(Web data pairing images with text)
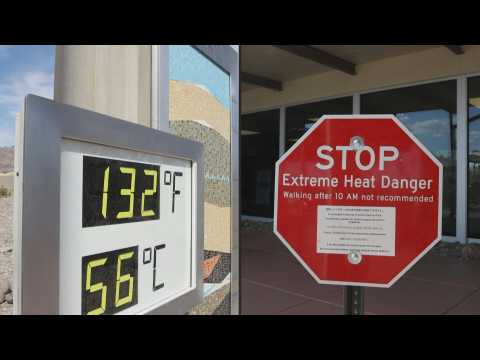 US: strong heat wave hits Death Valley, California
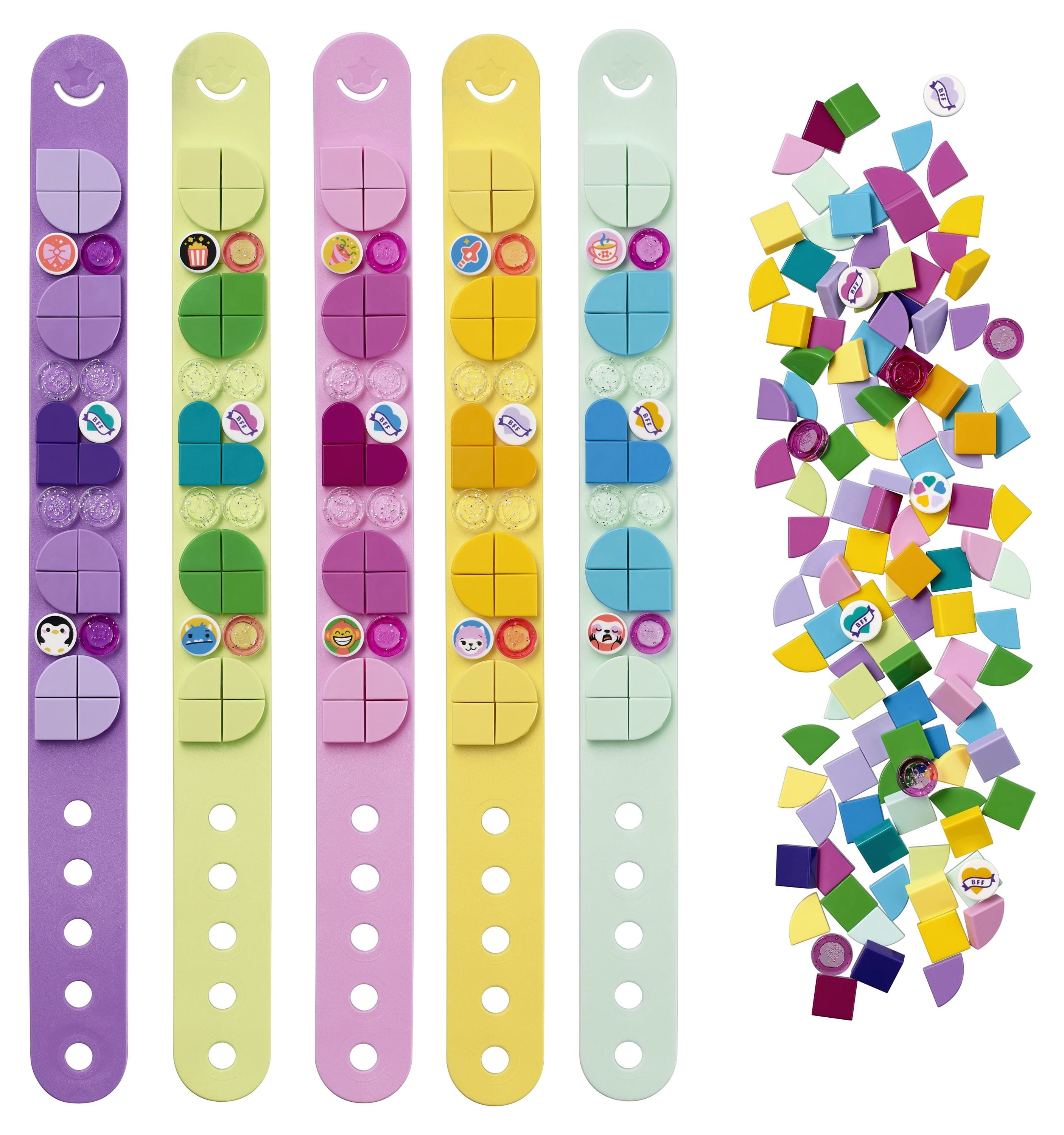 LEGO DOTS Bracelet Mega Pack 41913 DIY Creative Craft Bracelet-Making Kit, Building Toy for Kids (300 Pieces) - Image 6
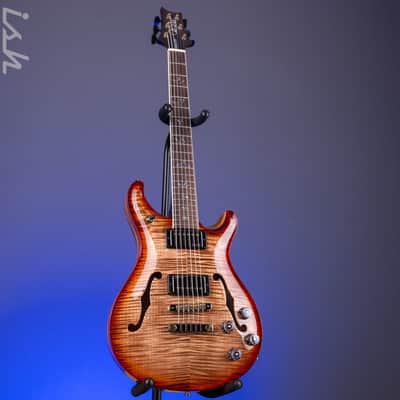 PRS Wood Library Hollowbody II 594 10-Top Brazilian RW Fretboard Autumn Burst Custom Color image 2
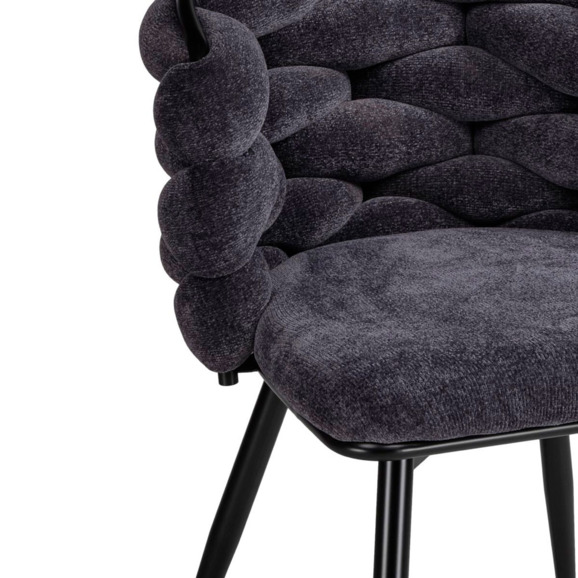 Стул на металлокаркасе Rendi gray-blue / black - фото 6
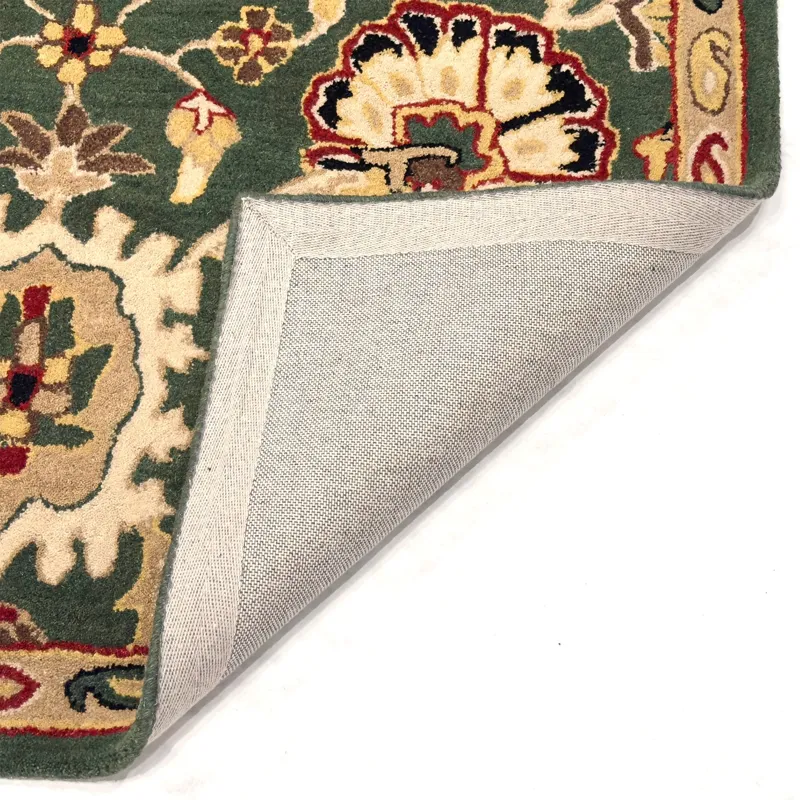 Persia-Mahal Green Rectangle Rug - 2\'6\" x 8\'6\"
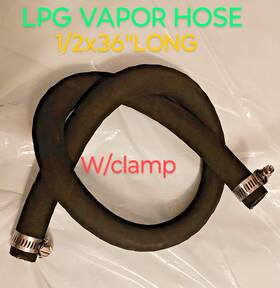 Hose36 Aftermarket Forklift Lpg Vapor Hose Universal With Clamp 1/2x36 Inch Long Usa Quality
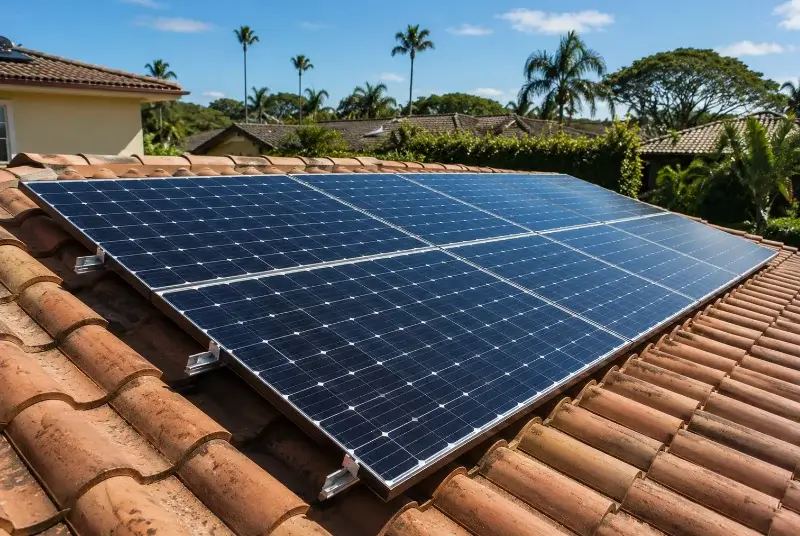 Installation de panneaux solaires à Saint-Just-d'Avray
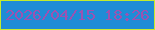 文字の大きさ：3、枠の色：c4eb2d、背景の色：1f8cd6、文字の色：9c52b1 無料ブログパーツのブログ時計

• YOUR GOAL: Write out every line above word for word, and leave the pictures out of your copy.

• TASK SOLUTION:
 US: strong heat wave hits Death Valley, California
 LEGO DOTS Bracelet Mega Pack 41913 DIY Creative Craft Bracelet-Making Kit, Building Toy for Kids (300 Pieces) - Image 6
 PRS Wood Library Hollowbody II 594 10-Top Brazilian RW Fretboard Autumn Burst Custom Color image 2
 Стул на металлокаркасе Rendi gray-blue / black - фото 6
 Persia-Mahal Green Rectangle Rug - 2\'6\" x 8\'6\"
 Hose36 Aftermarket Forklift Lpg Vapor Hose Universal With Clamp 1/2x36 Inch Long Usa Quality
 Installation de panneaux solaires à Saint-Just-d'Avray
 文字の大きさ：3、枠の色：c4eb2d、背景の色：1f8cd6、文字の色：9c52b1 無料ブログパーツのブログ時計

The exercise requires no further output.